» **Selected extract**:
[Start of Attachment]
You have been shown differentiation as a method for examining gradient, or even rate of turning, of a curve. More advanced use of differentiation looks at curvature in a more general sense. When you are first introduced to integration, you are almost always shown that it allows us to calculate the area underneath a curve. You are often shown integration as the opposite process to differentiation (which it is); since in mathematics once we have found a process of techniques we always almost immediately explore the reverse or inverse process as soon as we have understood the first (and sometimes even sooner). Integration, since it starts from a curve of gradient, will necessarily produce a family of curves and so an extra process, finding the constant of integration, is introduced.
I refer below to uses of integration, direct and indirect, only because that is the topic which is repeatedly the cause of the perennial “Is this any use in real life?”. Of course the matching question is “Is this in the exam?” (meaning quite patently that if it isn’t then they’re not going to listen) and I have been amused year after year that is is so often the very same student that asks both questions, seeing nothing strange, ambiguous or two-faced in their question.
[End of Attachment]
» **Recorded information**:
[Start of Attachment]
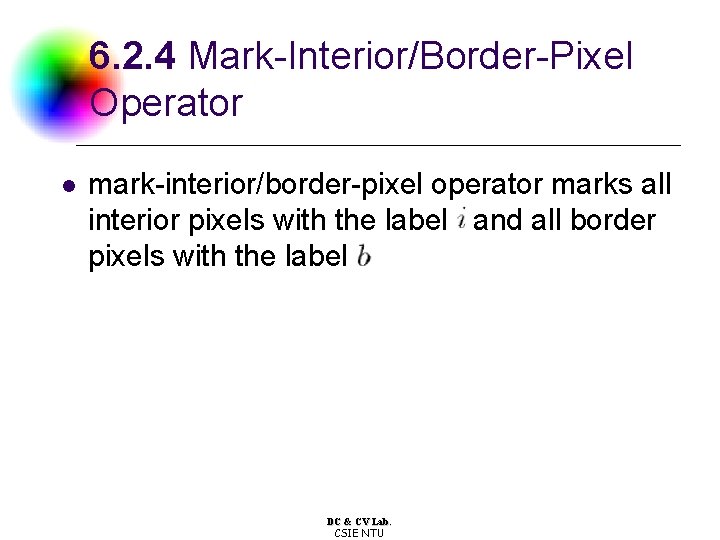 6. 2. 4 Mark-Interior/Border-Pixel Operator l mark-interior/border-pixel operator marks all interior pixels with the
[End of Attachment]
» **Work item**: Copy the passage on integration, word for word, from "You have been" to "integration, is introduced.".

» **Result for this task**:
You have been shown differentiation as a method for examining gradient, or even rate of turning, of a curve. More advanced use of differentiation looks at curvature in a more general sense. When you are first introduced to integration, you are almost always shown that it allows us to calculate the area underneath a curve. You are often shown integration as the opposite process to differentiation (which it is); since in mathematics once we have found a process of techniques we always almost immediately explore the reverse or inverse process as soon as we have understood the first (and sometimes even sooner). Integration, since it starts from a curve of gradient, will necessarily produce a family of curves and so an extra process, finding the constant of integration, is introduced.